Rows of spatial question data:
====================

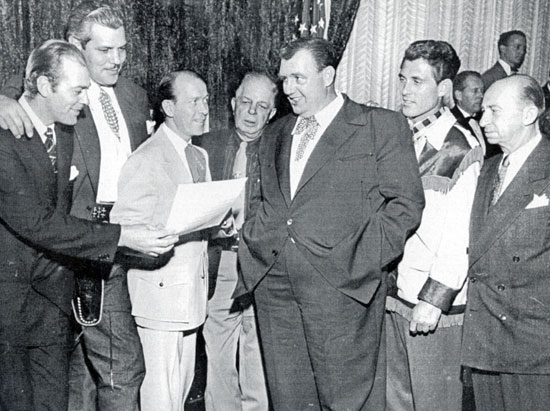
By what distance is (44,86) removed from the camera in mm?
2529

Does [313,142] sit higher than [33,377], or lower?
higher

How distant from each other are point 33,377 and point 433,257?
1.68 m

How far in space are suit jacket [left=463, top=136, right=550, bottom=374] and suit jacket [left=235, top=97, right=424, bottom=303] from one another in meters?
0.32

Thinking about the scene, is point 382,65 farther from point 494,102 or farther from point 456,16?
point 494,102

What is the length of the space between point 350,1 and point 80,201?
2.79 meters

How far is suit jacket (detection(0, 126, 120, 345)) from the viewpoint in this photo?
2438 mm

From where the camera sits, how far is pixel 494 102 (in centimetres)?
272

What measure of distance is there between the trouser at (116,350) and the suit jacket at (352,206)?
0.56 m

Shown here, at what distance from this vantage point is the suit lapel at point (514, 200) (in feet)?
8.68

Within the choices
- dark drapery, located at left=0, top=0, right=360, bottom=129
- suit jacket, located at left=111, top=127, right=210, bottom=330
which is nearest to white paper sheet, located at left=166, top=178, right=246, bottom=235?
suit jacket, located at left=111, top=127, right=210, bottom=330

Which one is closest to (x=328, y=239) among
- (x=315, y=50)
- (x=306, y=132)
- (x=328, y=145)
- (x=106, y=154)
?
(x=328, y=145)

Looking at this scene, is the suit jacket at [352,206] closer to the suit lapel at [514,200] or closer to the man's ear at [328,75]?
the man's ear at [328,75]

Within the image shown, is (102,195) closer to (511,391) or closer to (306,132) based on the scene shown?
(306,132)

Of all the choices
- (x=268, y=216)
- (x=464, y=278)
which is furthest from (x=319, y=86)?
(x=464, y=278)
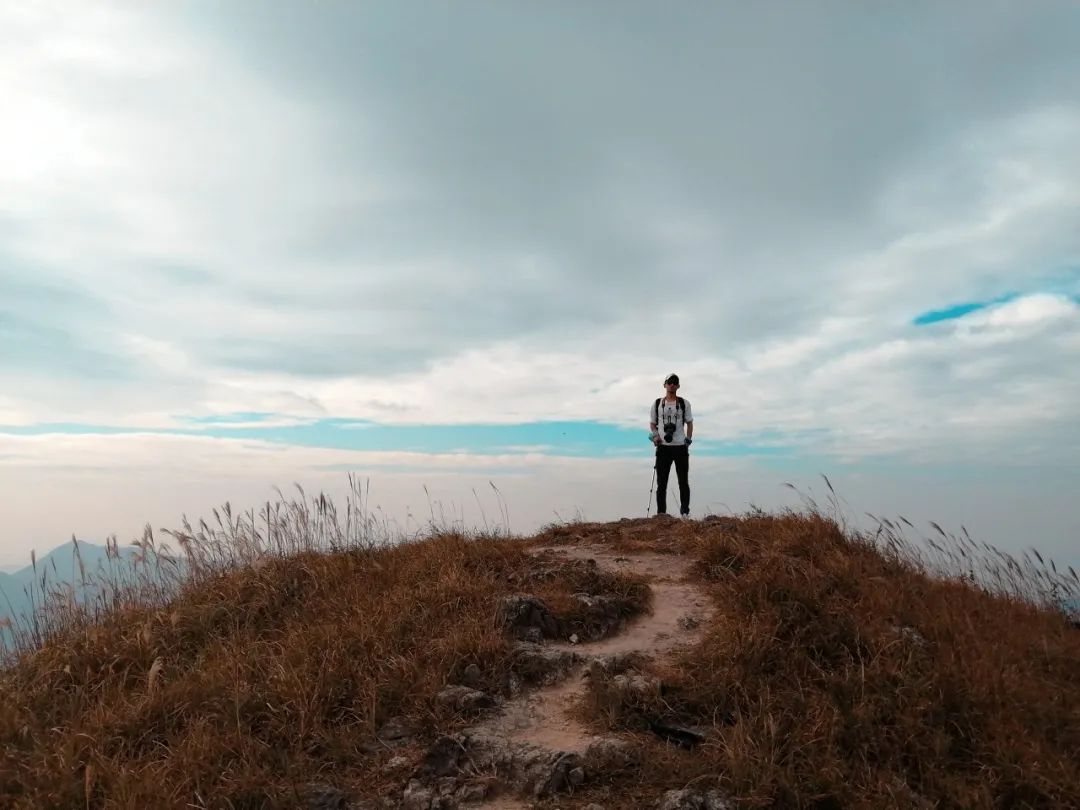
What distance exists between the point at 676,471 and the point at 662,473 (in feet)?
0.72

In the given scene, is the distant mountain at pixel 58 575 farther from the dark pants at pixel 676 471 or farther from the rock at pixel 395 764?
the dark pants at pixel 676 471

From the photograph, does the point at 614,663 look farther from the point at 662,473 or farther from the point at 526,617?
the point at 662,473

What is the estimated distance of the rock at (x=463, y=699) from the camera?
16.1 ft

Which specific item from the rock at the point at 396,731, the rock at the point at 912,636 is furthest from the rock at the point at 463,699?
the rock at the point at 912,636

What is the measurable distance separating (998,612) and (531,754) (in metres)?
4.51

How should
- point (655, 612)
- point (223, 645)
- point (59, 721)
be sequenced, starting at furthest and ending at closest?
point (655, 612) < point (223, 645) < point (59, 721)

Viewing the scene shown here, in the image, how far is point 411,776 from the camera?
437 cm

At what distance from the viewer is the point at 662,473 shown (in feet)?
34.0

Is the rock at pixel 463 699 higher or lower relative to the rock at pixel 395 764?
higher

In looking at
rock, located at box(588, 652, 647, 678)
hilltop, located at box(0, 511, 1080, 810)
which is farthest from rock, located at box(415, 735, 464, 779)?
rock, located at box(588, 652, 647, 678)

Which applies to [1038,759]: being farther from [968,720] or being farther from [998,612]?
[998,612]

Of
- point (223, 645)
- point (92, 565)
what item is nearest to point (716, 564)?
point (223, 645)

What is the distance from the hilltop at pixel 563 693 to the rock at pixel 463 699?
0.01m

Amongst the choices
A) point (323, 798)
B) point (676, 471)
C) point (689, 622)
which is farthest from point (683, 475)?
point (323, 798)
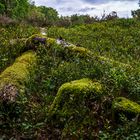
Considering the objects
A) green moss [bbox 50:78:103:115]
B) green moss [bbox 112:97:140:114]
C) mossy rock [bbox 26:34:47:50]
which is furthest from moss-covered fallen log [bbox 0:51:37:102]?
green moss [bbox 112:97:140:114]

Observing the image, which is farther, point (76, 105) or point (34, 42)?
point (34, 42)

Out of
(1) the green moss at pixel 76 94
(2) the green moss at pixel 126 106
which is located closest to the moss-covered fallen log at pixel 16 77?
(1) the green moss at pixel 76 94

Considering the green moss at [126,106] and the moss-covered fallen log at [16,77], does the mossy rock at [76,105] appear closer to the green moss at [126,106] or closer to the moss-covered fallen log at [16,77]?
the green moss at [126,106]

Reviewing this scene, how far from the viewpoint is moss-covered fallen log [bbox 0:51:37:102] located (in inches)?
374

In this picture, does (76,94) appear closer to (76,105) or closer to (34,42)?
(76,105)

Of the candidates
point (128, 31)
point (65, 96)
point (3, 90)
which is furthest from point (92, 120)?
point (128, 31)

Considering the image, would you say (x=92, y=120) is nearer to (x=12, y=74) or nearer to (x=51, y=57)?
(x=12, y=74)

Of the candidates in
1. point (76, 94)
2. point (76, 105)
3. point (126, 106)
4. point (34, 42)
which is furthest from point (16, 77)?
point (34, 42)

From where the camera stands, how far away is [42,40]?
1544cm

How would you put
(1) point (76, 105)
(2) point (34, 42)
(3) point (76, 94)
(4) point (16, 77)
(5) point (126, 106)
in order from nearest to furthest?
(5) point (126, 106), (1) point (76, 105), (3) point (76, 94), (4) point (16, 77), (2) point (34, 42)

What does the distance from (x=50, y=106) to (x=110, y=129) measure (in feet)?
5.81

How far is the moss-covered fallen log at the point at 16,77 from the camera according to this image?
31.2ft

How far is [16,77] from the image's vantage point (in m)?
11.0

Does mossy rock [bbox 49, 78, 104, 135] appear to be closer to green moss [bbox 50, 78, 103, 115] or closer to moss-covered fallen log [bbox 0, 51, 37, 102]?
green moss [bbox 50, 78, 103, 115]
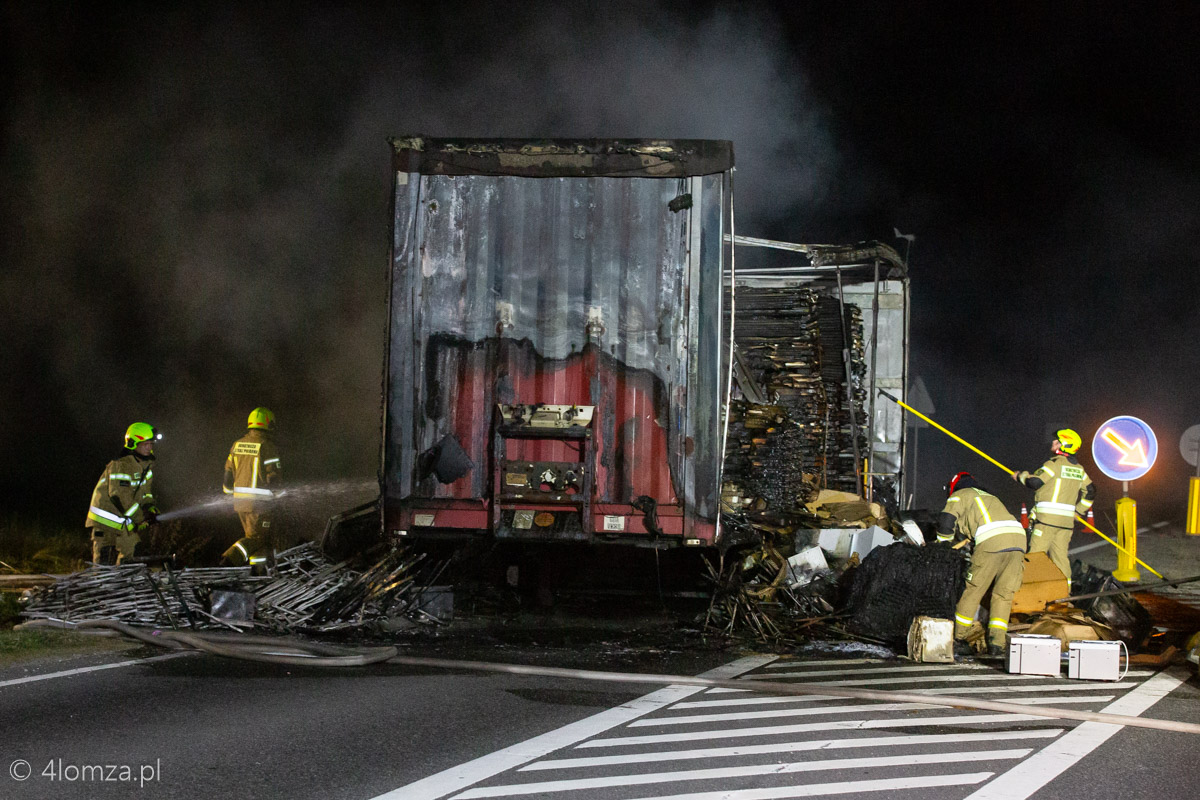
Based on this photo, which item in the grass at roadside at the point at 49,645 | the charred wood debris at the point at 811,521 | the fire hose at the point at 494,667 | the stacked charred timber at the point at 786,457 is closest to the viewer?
the fire hose at the point at 494,667

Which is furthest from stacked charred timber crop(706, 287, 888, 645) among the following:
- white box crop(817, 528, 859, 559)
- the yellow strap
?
the yellow strap

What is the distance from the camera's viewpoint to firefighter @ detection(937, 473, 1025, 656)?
23.7ft

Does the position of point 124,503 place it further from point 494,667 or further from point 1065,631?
point 1065,631

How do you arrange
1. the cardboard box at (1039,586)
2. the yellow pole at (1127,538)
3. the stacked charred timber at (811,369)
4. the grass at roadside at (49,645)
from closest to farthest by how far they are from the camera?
1. the grass at roadside at (49,645)
2. the cardboard box at (1039,586)
3. the yellow pole at (1127,538)
4. the stacked charred timber at (811,369)

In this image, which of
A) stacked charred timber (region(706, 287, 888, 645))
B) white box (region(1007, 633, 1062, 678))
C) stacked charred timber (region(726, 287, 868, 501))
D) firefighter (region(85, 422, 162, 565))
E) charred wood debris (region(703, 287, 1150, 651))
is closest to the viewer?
white box (region(1007, 633, 1062, 678))

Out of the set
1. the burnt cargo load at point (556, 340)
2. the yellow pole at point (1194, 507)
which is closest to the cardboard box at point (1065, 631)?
the burnt cargo load at point (556, 340)

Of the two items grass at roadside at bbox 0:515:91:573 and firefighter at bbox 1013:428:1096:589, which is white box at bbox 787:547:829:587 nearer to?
firefighter at bbox 1013:428:1096:589

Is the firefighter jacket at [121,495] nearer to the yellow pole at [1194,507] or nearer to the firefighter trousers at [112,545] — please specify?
the firefighter trousers at [112,545]

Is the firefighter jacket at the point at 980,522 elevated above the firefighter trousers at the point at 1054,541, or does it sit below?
above

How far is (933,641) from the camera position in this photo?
271 inches

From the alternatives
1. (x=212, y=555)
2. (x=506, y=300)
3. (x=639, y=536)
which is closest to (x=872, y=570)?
(x=639, y=536)

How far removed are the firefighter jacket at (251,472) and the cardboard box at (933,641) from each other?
19.4ft

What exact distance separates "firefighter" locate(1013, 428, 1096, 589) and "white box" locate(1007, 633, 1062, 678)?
7.63 ft

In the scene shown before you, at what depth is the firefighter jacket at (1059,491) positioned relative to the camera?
870cm
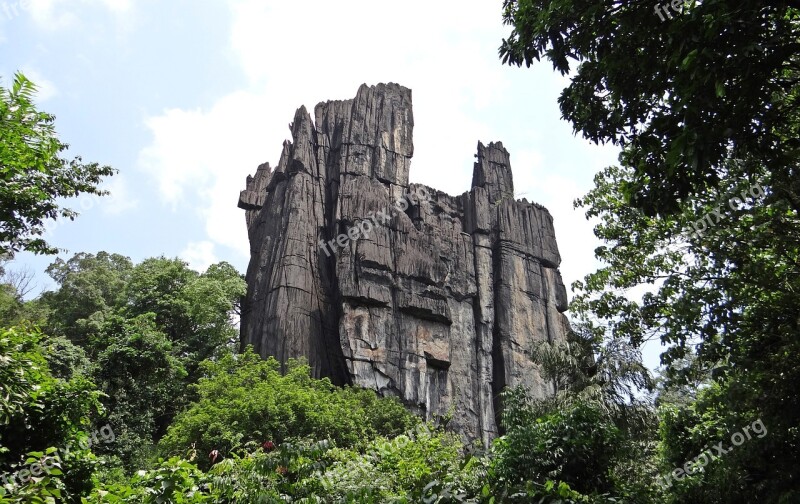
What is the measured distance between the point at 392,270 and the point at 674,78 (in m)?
22.5

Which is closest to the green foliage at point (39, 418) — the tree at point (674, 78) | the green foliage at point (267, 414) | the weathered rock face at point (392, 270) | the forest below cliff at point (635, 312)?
the forest below cliff at point (635, 312)

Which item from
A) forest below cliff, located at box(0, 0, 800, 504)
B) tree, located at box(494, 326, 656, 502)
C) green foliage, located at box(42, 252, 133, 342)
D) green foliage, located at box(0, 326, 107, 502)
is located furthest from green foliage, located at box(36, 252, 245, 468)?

====================

TASK TO COMPLETE: Recast the lines from the one containing "What exact distance" through the end of the records, inclusive, as a numbered list with blank lines omitted and the pictures left out.

EXERCISE ANSWER:
1. What exact distance separates "firefighter" locate(1013, 428, 1096, 589) and "white box" locate(1007, 633, 1062, 678)?
2. 7.63 ft
3. In the scene shown before you, at what depth is the firefighter jacket at (1059,491) positioned relative to the camera?
4. 870cm
5. What is the measured distance between the point at 392,270 and the point at 674,78 (in m)?
6. 22.5
7. Which is closest to the green foliage at point (39, 418) — the tree at point (674, 78) | the green foliage at point (267, 414) | the weathered rock face at point (392, 270) | the forest below cliff at point (635, 312)?
8. the forest below cliff at point (635, 312)
9. Which item from
10. A) forest below cliff, located at box(0, 0, 800, 504)
11. B) tree, located at box(494, 326, 656, 502)
12. C) green foliage, located at box(42, 252, 133, 342)
13. D) green foliage, located at box(0, 326, 107, 502)
14. is located furthest from green foliage, located at box(36, 252, 245, 468)?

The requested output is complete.